Laurie Montgomery asked me what I don’t capitalise ‘god’ in the ‘About Me’ section of this blog. I appreciate the question – and while I don’t have a firm rule about the grammar of names for the divine, some wider thoughts below:
A note on God: I don’t think we can really talk about God. The name cannot begin to conceive of what ‘God’ might actually be. Woody Allen famously asserted that asking him about his belief or non-belief in God was pointless given that he couldn’t even get his typewriter to work. Dealing with small things is difficult enough without facing the deepest existential questions. Given that I don’t use a typewriter, I’ll risk just a little more theologising than Woody, but still bear in mind that whatever we say about God will be inadequate. My friend Pete Rollins writes beautifully about what he calls a/theism – the idea that our best ideas of God will fall short; by the same token, our most profound denials of God cannot come close to describing what Meaning is.

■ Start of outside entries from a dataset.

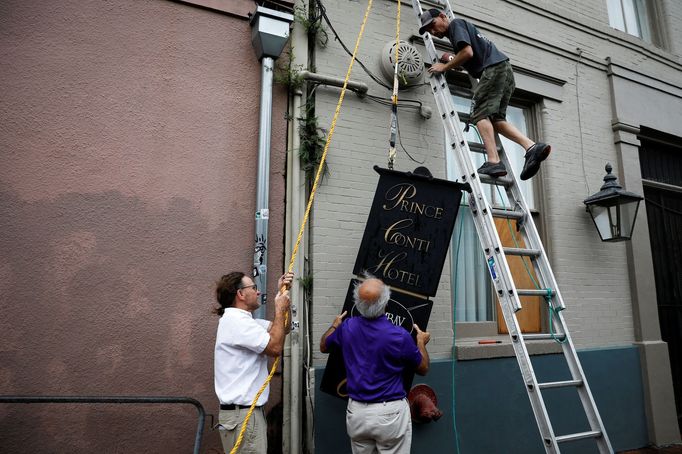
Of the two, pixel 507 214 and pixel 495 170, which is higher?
pixel 495 170

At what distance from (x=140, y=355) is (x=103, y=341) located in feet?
0.90

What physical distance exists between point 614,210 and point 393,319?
11.2ft

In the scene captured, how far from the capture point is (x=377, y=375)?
9.79 ft

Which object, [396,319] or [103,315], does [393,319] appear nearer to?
[396,319]

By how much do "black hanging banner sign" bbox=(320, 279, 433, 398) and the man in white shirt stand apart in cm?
70

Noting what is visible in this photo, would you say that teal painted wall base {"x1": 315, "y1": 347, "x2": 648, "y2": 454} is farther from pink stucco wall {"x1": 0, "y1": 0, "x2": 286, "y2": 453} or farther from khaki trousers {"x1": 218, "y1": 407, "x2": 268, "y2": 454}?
khaki trousers {"x1": 218, "y1": 407, "x2": 268, "y2": 454}

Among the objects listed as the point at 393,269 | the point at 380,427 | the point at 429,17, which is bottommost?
the point at 380,427

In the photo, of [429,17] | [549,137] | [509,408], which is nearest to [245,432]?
[509,408]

On the one hand, the notion that the Ground of all Being can be restricted to only having personal attributes makes God nothing more than a more powerful version of Santa Claus. On the other, the rejection of the idea of there being Something Beyond us seems to me to be rooted in disappointment with life at least as much as with a rigorous commitment to science, as many proponents of so-called ‘non-belief’ would want to say. For the record, I don’t think God/god/G-d is a magician in the sky, nor a friendly but more capable universal grandfather. Nor do I think we came from nowhere and have nowhere to go. Talk about ‘God’ is always inadequate; it’s far too big a word that it can’t fail to destabilise any sentence that tries to contain it. The paradox is that I think we have to talk about God if we are to discover what it means to be human. So I apologise for the failure of my words to convey what I mean – and I hope you can trust that when I use the word ‘god’ I’m talking about something unimaginable. And that my assumption about this ‘God/god/g-d’ is simple: he, she or it is either made of love, or we’re in trouble.